TEXT:
-- Opening Marker --

UK pivot could be good for Thais

UK pivot could be good for Thais

This weekend the UK’s HMS Richmond has entered Thai territorial waters to conduct a joint military exercise with the Royal Thai Navy. It represents the first visit of a Royal Navy ship to Thailand since HMS Daring visited in 2014. Notably, it is the first engagement of the UK Carrier Strike Group with an Asean nation as part of the UK government’s commitment to becoming “a persistent, credible and reliable presence in the Indo-Pacific”.

To that end, the long overdue publication of a UK Indo-Pacific strategy could strengthen the UK government’s definition of Global Britain, a term much touted much by officials in attempts to sketch out a vision of a post-Brexit landscape that aligns with its sea-faring empirical history and present need for productive and profitable collaboration in new markets.

The visit is further evidence of the UK’s so-called “Indo-Pacific Tilt” in which the British government aims to deepen engagement with and establish “a greater and more persistent presence in the region than any other European country”. At least 1.7 million British citizens live across the region, with 50,000 residing in Thailand alone.

-- Closing Marker --

THE DATA:
-- Opening Marker --

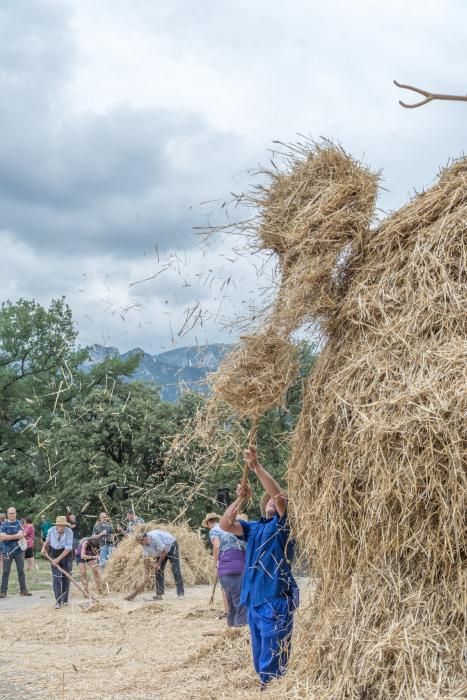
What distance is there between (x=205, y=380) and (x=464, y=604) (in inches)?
99.1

-- Closing Marker --

TASKS FOR THIS EXERCISE:
• A. Transcribe the HMS Richmond article from "The visit is" up to and including "in Thailand alone.".
• B. Answer these from the HMS Richmond article:
(i) Which Royal Navy ship visited Thailand in 2014?
(ii) How many British citizens live in Thailand?
(iii) What is the minimum number of British citizens said to live across the region?
• C. Write the next part of the HMS Richmond article, picking up after its final sentence.

ANSWER SET:
• A.
The visit is further evidence of the UK’s so-called “Indo-Pacific Tilt” in which the British government aims to deepen engagement with and establish “a greater and more persistent presence in the region than any other European country”. At least 1.7 million British citizens live across the region, with 50,000 residing in Thailand alone.

• B.
(i) HMS Daring
(ii) 50,000
(iii) 1.7 million

• C.
As the United Kingdom wakes from the distraction of its own Covid-19 nightmare, it seems likely that attention will return to life after Brexit and the need for Prime Minister Boris Johnson’s government to prove what it promised — that future prosperity does not rely on the cover afforded by the umbrella of the European Union.

In 2019, which now seems far longer ago than almost any two-year span in living memory, the US Department of Defense released its Indo-Pacific Strategy on May 31 as Washington sent acting secretary of defense, Patrick M Shanahan, to join the Shangri-La Dialogue — a high-profile defence forum held annually by the Singaporean government.

A few days before the Shangri-La Dialogue, France’s Ministry of the Armed Forces had also released its own “France and security in the Indo-Pacific.” The US, France, and the United Kingdom sent high level defence delegations to attend the Shangri-La dialogue; however, there was a clear absence of a similar British policy paper on the region, leaving many observers to wonder whether Britain’s commitment towards strengthening political and economic ties in this part of town was serious.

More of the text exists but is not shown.